In the early hours of the Asian trading session, simultaneous upward movements in Bitcoin, gold, and silver were observed, driven by a significant depreciation of the US dollar. This shift followed statements from Federal Reserve Chairman Jerome Powell after the Department of Justice subpoenaed the Federal Reserve, with potential criminal sanctions emerging as a new discussion point by Friday. Powell’s remarks triggered speculations of retribution against the Fed for not aligning with President Donald Trump’s desired interest rate path, more than his testimony in Congress in June. The markets responded by gravitating toward safe havens; however, Bitcoin’s sustained gains were more limited.
The Debate on Central Bank Independence and Safe-Haven Pursuits
Although the action of the US Department of Justice toward the Federal Reserve is considered limited in direct economic impact, it holds the potential to damage the perception of central bank independence. In financial circles, even the possibility of political pressure can create a risk premium affecting institutional credibility. Historical precedents show that such narratives can quickly pivot capital toward alternative value storage methods.
Within this context, the purchases of gold and silver were not surprising. Both commodities are viewed as natural insurance for portfolios in times of political and institutional uncertainty. The rise during the Asian session continued a positively trending technical outlook. The move to store value amid doubts over central bank policies was a primary factor supporting price movements.
However, the developments were not limited to commodities. Bitcoin’s simultaneous upward movement during this period suggested efforts to reposition the cryptocurrency as a hedge against the fiat system. Yet, the market signals indicated that this narrative had not yet established a firm foundation.

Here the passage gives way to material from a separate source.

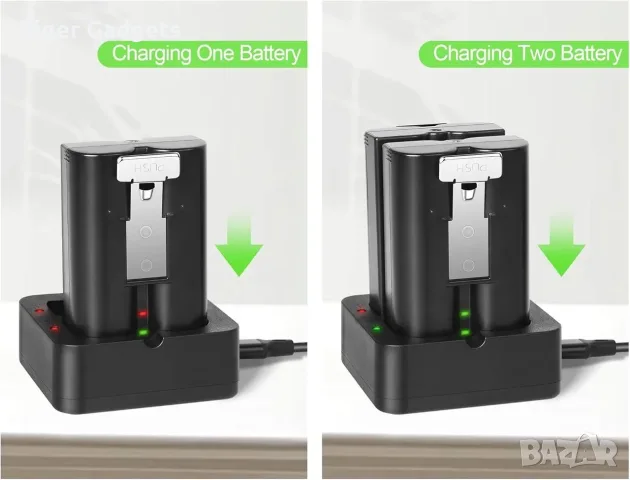 Комплект Abeden AB2401 - 2 батерии 6040mAh + двойно зарядно за Ring Video Doorbell и Stick Up, снимка 4 - Батерии, зарядни - 55562724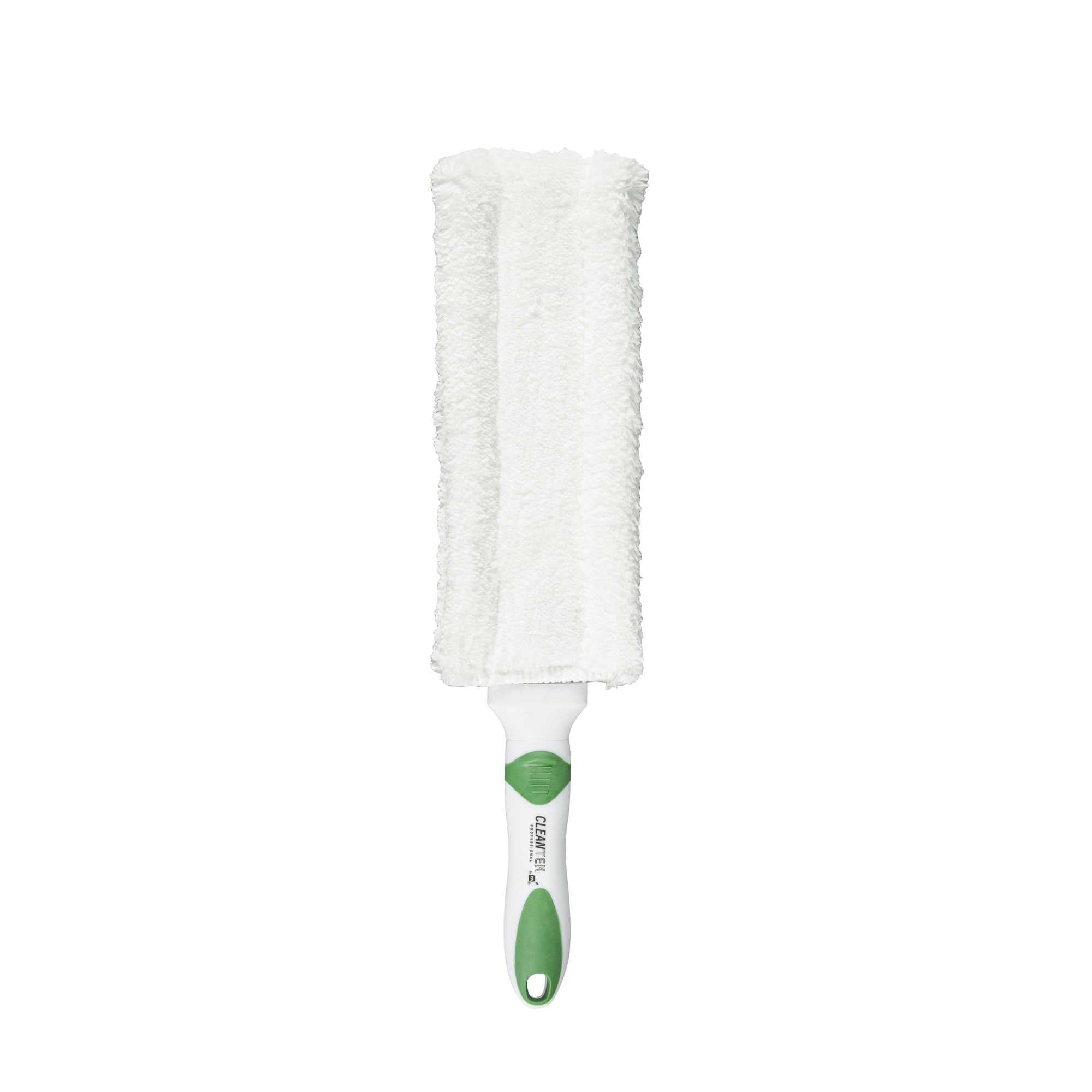 Clean Tek Professional Green and White Flat Cotton Duster - Washable - 14 3/4" - 50 count box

Familiar Resistance in Bitcoin and Diminished Breakout Hopes
Bitcoin failed to close sustainably above the 92,000-dollar level during its rise. A sharp pullback occurred with the opening of the European session, reminiscent of repeated patterns at the end of last year where attempts to rise quickly met with selling. This behavior suggests that structural pressures faced by the crypto market since October 10 continue to persist.
Derivative market positioning also supports this picture. Recent weeks have seen a notable reduction in long-term high-strike call options. Portions of the 98,000 and 100,000-dollar strike contracts for January and February 2026 have been closed, while some positions have shifted to 125,000 dollars for March 2026, indicating a deferral of bullish expectations. A tendency to buy time rather than confident short-term belief has emerged.
During U.S. trading hours, continued Bitcoin selling, though more scattered compared to previous weeks, still restricts upward movements with a prevailing supply pressure perception. As macroeconomic volatility increases, compared to the resilience of precious metals and stocks, the relative allure of crypto assets appears weakened. Markets have adopted a cautious stance ahead of upcoming U.S. consumer inflation data on Tuesday and the Supreme Court’s tariff decision expected on Wednesday.